At least the house was inhabited, I decided; no one could stray for long from a menagerie as exotic as this. I went back to the door, rang the upper bell and waited again. After a minute or two the door was pulled fractionally ajar. A keen, wary face appeared cautiously from around the door, eyeing me guardedly with a shy half-smile as I stood there. Gavin Maxwell was forty-three then, in the autumn of 1957, but to me he looked far older, with a face lean and lined and wrinkled as though he had spent a lifetime in the desert. His pale blue eyes stared at me quizzically from under a mop of flaxen hair.
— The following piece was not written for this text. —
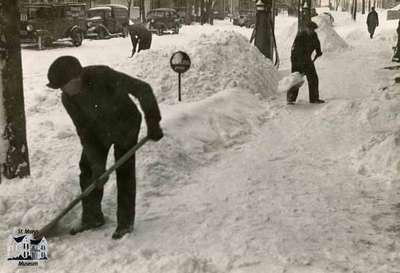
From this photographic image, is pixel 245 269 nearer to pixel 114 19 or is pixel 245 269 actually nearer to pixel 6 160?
pixel 6 160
‘Gavin Maxwell?’ I asked. ‘I’m sorry I’m late. If I am late. I must have pushed the wrong bell.’

‘You’re not late,’ he answered. ‘You’re early.’ He spoke with a carefully modulated deepish tenor voice, enunciating his words positively, even authoritatively.

‘I heard the doorbell the first time,’ he went on. ‘I was just checking you out through my binoculars from the other end of the room. Come in and have a whisky. After all, it is tea time.’
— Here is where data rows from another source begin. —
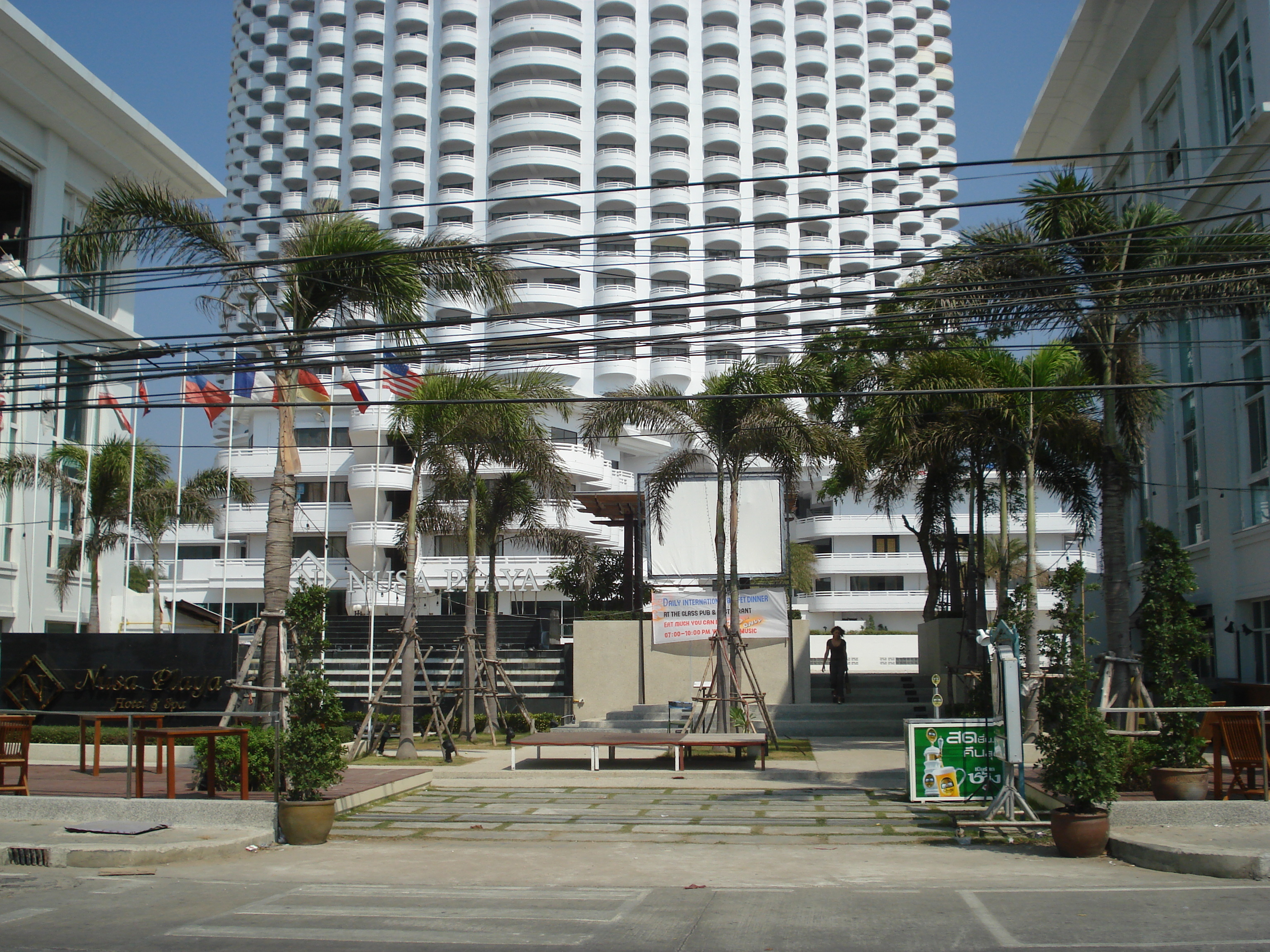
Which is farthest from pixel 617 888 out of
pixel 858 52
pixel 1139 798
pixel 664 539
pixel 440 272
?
pixel 858 52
He ushered me in. The sitting room ran the whole width of the house from front to back. It was clearly no ordinary sitting room. It was ornate, baroque, even eccentric. Partly this was due to the creatures that inhabited it – the dozen or so tropical tanager birds that fluttered freely around the furniture, the giant Saharan monitor lizard I had already seen skulking in its glass case by the window. Partly it was the opulence of the furnishings – the antique aquamarine tapestry hanging from one wall, the magnificent ormolu clock, the tall lampstand of clear fluted glass, the gilded mirror and luxurious velvet curtains. Partly also it was the eclectic assortment of weaponry that was dotted about the room – the chrome-nickel whaling harpoons and curved Arab daggers with jewelled hilts that hung from the walls, and the brace of expensive-looking hunting guns that stood in a corner. A portrait in oils of an attractive, long-haired blonde young woman, painted by Maxwell himself, hung above a mantelpiece. With an expression of faint sensual bemusement she stared across the room towards a life-size ancient Roman terracotta phallus on top of the bookcase opposite.
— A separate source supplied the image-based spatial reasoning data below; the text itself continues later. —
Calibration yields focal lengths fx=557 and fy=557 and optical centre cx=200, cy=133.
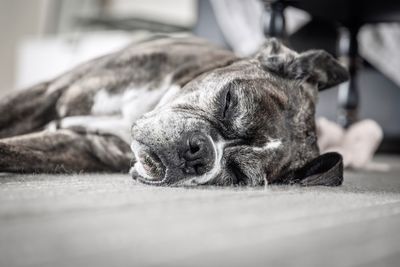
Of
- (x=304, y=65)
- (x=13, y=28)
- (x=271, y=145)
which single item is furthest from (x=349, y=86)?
(x=13, y=28)

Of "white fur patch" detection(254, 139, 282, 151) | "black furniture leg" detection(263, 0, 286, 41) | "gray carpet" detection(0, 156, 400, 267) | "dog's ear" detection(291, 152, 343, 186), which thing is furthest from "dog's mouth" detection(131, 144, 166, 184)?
"black furniture leg" detection(263, 0, 286, 41)

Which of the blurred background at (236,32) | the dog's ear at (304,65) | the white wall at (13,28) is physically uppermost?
the dog's ear at (304,65)

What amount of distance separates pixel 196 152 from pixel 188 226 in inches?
24.7

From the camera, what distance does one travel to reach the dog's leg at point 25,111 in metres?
2.32

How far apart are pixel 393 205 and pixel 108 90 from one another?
123 cm

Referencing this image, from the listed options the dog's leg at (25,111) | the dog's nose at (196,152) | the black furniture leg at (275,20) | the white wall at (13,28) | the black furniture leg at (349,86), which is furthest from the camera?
the white wall at (13,28)

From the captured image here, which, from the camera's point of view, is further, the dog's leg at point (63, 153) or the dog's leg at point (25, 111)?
the dog's leg at point (25, 111)

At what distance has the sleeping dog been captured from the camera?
5.87 ft

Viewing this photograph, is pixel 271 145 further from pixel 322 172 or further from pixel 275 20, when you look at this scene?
pixel 275 20

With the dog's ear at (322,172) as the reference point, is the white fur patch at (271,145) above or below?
above

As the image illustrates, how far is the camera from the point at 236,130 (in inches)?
73.0

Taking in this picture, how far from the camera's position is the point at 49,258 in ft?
2.80

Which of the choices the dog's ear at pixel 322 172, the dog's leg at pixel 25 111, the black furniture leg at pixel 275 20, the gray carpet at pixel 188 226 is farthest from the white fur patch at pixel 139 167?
the black furniture leg at pixel 275 20

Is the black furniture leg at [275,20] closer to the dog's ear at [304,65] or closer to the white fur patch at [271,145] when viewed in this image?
the dog's ear at [304,65]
When Maxwell went out of the room to fetch water for the whisky I cast a quick eye over the titles in the bookcase. They were a random collection. Some were foreign editions of his own works – one about his shark-hunting venture, another about a Sicilian outlaw and bandit, a third about his travels in the Iraq marshes. Travel books by other authors rubbed covers with volumes on zoology and ornithology, works by Freud on psychoanalysis and Havelock Ellis on the psychology of sex, a book about Salvador Dali, a book by Salvador Dali, and various specialist works including an illustrated monograph on the anatomy of the female human pudenda and a police textbook on forensic medicine and murder in all its forms. When Maxwell came back into the room he said: ‘I had to sell most of my books when I was virtually bankrupted after my shark-hunting business failed. I lost almost everything, my inheritance, the lot. This is all that’s left.’

He sat me down, poured me half a pint of Scotch, opened the drawer of an escritoire, took out a small, ivory-handled pistol and without a word clapped it to my right temple and pulled the trigger.

‘You blinked!’ he cried, laying the pistol down. ‘You’re quite obviously not a born killer.’